To separate out the different effects that resulted from the forging process (grain refinement and elimination of boundary carbides), I performed some toughness experiments after cycling steel in a way designed to eliminate the grain boundary carbides. I heated the steel to 2100°F for 1 hr and air cooled (to dissolve all carbides and reform them), then 1700°F for 15 minutes followed by air cooling (to normalize), then annealed by heating to 1435°F for 30 minutes followed by furnace cooling at 665°F/hr, and austenitizing at 1450°F for 10 minutes, quenched in Parks 50 oil, and tempered at 400°F. The measured toughness was still low at 2.8 ft-lbs. I have not taken any micrographs to ensure the carbide structure was improved, but this likely shows that the carbide structure is not the limiting factor for toughness, but rather plate martensite.
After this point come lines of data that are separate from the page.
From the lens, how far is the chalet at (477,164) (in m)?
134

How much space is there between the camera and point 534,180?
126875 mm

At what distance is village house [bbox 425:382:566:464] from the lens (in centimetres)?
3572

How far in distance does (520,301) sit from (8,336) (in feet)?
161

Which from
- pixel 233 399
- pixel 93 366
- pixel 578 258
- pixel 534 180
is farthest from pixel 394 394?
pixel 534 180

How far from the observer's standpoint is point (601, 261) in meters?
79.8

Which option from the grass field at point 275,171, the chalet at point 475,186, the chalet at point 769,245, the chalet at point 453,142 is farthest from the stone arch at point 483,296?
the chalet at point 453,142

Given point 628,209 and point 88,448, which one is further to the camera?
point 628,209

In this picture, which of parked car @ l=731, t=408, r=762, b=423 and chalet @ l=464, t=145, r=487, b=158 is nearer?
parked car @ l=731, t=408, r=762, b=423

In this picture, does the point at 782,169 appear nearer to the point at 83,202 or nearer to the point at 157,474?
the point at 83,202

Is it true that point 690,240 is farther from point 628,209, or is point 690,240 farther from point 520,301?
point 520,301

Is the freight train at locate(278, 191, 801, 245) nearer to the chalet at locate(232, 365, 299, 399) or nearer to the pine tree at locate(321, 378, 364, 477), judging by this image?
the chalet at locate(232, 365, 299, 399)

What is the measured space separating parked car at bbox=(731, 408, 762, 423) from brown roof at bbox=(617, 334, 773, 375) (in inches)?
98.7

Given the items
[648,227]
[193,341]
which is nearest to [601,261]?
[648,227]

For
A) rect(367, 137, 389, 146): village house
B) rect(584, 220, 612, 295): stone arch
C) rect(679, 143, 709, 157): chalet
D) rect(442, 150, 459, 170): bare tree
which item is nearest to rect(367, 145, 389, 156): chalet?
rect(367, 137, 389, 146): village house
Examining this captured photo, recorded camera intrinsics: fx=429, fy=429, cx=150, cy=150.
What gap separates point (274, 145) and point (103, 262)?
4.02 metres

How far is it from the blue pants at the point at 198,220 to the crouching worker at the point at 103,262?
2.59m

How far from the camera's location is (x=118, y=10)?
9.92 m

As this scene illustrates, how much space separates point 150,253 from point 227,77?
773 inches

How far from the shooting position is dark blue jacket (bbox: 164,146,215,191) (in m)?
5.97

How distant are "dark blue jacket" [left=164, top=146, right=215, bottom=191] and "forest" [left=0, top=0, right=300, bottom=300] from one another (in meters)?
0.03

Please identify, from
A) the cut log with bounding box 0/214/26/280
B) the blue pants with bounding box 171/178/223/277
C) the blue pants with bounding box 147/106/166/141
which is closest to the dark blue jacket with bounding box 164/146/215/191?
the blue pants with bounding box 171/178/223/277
Grain refinement does not necessarily lead to large improvements in toughness, as can be seen in toughness studies done on CruForgeV and AEB-L. The CruForgeV study, for example, included comparisons of forging temperatures between 1550 and 2000°F and also multiple quenches in an attempt to refine the grain size and differences between different processing were small. However, with sufficient grain refinement plate martensite can be avoided, which is likely the reason for such poor toughness with 1.2562. The very high carbon in 1.2562 and low chromium makes avoiding plate martensite challenging.  With CruForgeV we apparently avoided plate martensite with the major exception being the conditions which were austenitized at 1550°F which had very low toughness, similar to the values we obtained with the original specimens of 1.2562. Some steels are more or less prone to plate martensite which I wrote about in the previously referenced article about low alloy steel toughness. It could also be that the marquenching that Marco performed affected the formation of plate martensite for improved toughness.

Summary and Conclusions

Marco achieved a very excellent improvement in toughness of 1.2562, despite the very high carbon content of the steel and the difficulty in avoiding brittle plate martensite. He also successfully eliminated the undesirable grain boundary carbide networks through the forging process. This improvement was probably due to grain refinement which led to the reduction in plate martensite, but marquenching may have also been a factor. This shows the desirability of grain refinement in very high carbon, low alloy steels to avoid plate martensite and greatly improve toughness. This allows forging bladesmiths to achieve good toughness in combination with improved wear resistance with these types of steels.


[1] Roberts, G.A., et al. Tool steels. American Society for Metals, 1962.

[2] Samal, P., and J. Newkirk. “Properties of Powder Metallurgy Tool Steels.” (2015).

[3] Standard, A. S. T. M. “E140-12be1, Standard Hardness Conversion Tables for Metals Relationship among Brinell Hardness, Vickers Hardness, Rockwell Hardness, Superficial Hardness, Knoop Hardness, Scleroscope Hardness, and Leeb Hardness.” West Conshohecken, PA: ASTM International (2012).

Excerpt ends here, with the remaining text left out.